あなたは今、こんな疑問をお持ちではないでしょうか。

孤独死のあった家は事故物件になる場合と、ならない場合があります

なぜかというと、事故物件にはハッキリとした定義がなく、『住むのに抵抗を感じる要因があるかどうか』という曖昧な判断基準になっているからです。

本記事では、下記のケース別に「事故物件になる孤独死」と「ならない孤独死」について解説します

事故物件に…該当する該当しない
すぐに発見された孤独死 
長期間放置された孤独死 
自殺による孤独死 
ニュースで取りあげられた孤独死 

また、事故物件と判断された家を売ったり貸したりする方法を伝授しますので、持ち家で孤独死が起きて途方に暮れていた方も、まず何から手をつけ、どんな風に処理していくべきかがわかります。

この記事でわかること

  • 孤独死の家が事故物件かどうかは心理的瑕疵できまる
  • 【ケース別に解説】事故物件になる孤独死 ならない孤独死
  • 事故物件が売却(賃貸)に与える影響と売却(賃貸)する方法

記事の最後には、孤独死のあった家を事故前の状態に「原状回復」させられる特殊清掃についても紹介しますので、ぜひ参考にしてください。

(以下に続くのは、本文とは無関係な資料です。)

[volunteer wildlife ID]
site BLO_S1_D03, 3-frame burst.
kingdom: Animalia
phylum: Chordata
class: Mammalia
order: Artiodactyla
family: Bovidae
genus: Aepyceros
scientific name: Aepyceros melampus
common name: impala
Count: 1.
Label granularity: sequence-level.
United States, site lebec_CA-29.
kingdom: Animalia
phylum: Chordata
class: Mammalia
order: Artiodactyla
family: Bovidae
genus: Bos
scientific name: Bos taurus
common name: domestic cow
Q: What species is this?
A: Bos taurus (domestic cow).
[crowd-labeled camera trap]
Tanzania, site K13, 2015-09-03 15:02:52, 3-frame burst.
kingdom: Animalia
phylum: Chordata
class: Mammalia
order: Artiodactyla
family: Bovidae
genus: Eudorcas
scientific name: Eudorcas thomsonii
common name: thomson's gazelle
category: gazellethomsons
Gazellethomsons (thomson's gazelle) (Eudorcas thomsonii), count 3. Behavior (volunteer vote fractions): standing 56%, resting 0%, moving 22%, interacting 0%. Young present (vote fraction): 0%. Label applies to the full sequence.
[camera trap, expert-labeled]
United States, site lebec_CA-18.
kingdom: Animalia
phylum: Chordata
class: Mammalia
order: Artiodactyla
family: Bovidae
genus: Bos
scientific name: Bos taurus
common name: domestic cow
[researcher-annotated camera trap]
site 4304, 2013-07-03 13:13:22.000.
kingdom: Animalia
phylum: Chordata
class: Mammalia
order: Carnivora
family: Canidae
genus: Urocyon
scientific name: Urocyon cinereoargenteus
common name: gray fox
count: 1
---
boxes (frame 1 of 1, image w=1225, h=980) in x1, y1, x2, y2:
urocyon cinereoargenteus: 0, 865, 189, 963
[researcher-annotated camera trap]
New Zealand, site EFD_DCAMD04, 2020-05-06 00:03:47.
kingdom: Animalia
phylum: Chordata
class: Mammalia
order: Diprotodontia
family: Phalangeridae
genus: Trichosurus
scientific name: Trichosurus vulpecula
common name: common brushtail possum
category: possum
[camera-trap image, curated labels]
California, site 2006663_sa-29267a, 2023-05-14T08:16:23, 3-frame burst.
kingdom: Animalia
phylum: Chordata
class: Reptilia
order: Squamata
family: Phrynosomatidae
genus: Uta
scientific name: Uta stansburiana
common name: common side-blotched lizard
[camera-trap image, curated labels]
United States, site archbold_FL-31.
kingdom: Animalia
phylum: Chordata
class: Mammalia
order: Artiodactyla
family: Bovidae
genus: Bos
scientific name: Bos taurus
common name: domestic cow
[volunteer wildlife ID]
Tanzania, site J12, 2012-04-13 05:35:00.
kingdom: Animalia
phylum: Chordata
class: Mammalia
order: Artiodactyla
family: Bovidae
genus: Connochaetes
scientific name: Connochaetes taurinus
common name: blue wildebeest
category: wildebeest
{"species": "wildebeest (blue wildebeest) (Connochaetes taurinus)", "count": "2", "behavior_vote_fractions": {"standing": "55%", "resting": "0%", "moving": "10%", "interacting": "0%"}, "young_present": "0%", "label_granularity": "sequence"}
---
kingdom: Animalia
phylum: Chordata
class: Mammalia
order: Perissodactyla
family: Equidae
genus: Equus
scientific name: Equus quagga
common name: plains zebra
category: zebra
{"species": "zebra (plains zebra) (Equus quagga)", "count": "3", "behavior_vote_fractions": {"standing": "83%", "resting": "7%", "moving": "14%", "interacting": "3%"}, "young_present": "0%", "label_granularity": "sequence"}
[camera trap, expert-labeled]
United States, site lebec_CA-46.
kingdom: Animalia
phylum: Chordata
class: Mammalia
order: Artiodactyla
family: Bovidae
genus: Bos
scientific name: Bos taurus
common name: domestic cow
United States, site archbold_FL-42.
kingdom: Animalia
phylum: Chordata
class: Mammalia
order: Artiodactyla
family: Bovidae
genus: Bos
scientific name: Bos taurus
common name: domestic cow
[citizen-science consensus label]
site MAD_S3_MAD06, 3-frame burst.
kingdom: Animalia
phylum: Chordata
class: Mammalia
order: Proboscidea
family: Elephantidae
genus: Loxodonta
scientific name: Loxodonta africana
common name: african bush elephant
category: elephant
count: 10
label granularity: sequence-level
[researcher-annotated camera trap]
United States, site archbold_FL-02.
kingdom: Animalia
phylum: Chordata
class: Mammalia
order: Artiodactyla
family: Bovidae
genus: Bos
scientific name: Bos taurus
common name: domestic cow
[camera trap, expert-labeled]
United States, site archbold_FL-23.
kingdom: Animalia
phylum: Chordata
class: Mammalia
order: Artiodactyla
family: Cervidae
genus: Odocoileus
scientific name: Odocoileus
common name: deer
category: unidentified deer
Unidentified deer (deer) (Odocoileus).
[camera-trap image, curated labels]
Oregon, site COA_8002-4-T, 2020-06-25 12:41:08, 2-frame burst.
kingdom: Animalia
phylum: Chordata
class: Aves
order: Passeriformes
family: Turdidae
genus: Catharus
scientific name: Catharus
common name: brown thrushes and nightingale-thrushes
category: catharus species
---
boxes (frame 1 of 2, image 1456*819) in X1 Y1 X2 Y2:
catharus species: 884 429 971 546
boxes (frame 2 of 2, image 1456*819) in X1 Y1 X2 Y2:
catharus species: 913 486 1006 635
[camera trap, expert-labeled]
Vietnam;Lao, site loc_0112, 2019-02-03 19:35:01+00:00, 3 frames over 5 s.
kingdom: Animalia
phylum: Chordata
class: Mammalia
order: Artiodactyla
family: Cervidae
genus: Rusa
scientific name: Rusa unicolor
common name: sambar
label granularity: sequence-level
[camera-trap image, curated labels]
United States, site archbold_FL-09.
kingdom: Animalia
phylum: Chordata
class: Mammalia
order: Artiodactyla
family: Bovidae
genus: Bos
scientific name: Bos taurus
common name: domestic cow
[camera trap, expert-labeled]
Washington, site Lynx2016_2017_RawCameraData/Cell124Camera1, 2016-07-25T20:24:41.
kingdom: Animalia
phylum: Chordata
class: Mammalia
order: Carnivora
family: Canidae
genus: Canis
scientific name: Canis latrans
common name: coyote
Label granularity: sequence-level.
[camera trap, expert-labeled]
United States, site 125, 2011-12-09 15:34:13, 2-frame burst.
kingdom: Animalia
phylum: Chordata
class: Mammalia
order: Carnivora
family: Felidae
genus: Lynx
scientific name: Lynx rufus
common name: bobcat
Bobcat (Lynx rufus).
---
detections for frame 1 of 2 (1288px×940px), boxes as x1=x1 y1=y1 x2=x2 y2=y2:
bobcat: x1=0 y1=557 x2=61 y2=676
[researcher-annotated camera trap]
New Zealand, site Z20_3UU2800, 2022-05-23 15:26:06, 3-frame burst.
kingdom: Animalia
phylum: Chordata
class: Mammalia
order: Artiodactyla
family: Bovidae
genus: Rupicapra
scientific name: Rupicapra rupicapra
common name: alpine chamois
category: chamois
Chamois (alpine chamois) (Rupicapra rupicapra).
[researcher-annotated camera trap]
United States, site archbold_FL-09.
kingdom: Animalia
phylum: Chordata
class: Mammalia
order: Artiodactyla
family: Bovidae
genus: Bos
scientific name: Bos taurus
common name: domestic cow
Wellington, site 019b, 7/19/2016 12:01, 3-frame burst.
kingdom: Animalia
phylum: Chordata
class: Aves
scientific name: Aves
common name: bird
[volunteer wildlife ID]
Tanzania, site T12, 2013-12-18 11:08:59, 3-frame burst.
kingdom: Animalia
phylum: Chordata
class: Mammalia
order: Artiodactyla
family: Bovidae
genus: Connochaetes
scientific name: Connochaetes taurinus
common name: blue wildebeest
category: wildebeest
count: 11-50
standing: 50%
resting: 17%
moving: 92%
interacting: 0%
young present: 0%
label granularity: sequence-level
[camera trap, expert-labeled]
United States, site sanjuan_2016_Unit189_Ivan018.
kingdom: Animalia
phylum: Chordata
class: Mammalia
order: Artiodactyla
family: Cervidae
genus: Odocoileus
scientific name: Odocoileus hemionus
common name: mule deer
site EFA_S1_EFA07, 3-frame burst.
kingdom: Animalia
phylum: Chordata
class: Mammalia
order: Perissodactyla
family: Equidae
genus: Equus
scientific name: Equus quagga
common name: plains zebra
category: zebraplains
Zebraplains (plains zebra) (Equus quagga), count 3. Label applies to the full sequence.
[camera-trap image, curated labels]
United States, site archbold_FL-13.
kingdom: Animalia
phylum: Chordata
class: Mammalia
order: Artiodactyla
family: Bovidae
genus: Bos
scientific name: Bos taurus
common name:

この記事が、事故物件に関するあなたのお悩み解決に役立つことを祈っています。

1.孤独死の家が事故物件かどうかは心理的瑕疵で決まる

孤独死のあった家(部屋)が、すべて事故物件に該当するわけではありません。
事故物件にあたるかどうかは、心理的瑕疵(かし)で決まります。

心理的瑕疵とは、不動産を契約するにあたり、借主、買主に心理的な抵抗が生じる恐れのある要因のことです。

心理的瑕疵には明確な基準がないのですが、具体的には次のような要因が該当します。

心理的瑕疵(かし)に該当する要因

  1. その物件で事件や事故により人が亡くなっている
  2. その物件で自殺があった
  3. その物件で殺人があった
  4. 物件の近隣で事故や事件、火災があった
  5. 物件の周辺に嫌悪施設(※)がある
    (※)火葬場、刑務所、墓地、廃棄物処理場、下水処理場など周囲の人から好まれない(嫌悪感を与える可能性のある)施設のこと
  6. 物件の近くに宗教団体の施設や反社会的勢力の事務所がある

孤独死があった物件は、①に該当する可能性があります。

ただし、孤独死の原因が病気や老衰など事件性のない自然死で、亡くなってから発見されるまでの日数の経過が少ないケースではこれにはあたりません。

前述のようにハッキリした基準がないので判断が難しいのですが、敢えていうなら一般的に、

「それを知ったらここには住みたくないな」「それを知ったらこの家は買いたくない」

と、いわれるような孤独死の状況は心理的瑕疵に該当することになります。

たとえば、発見が遅れて死体が腐乱していた場合、ニュースにより事件として大々的に取り上げられた場合などはこれにあたります。

このように孤独死が事故物件にあたるかの判断は、孤独死の状況、ケースによって違ってきます。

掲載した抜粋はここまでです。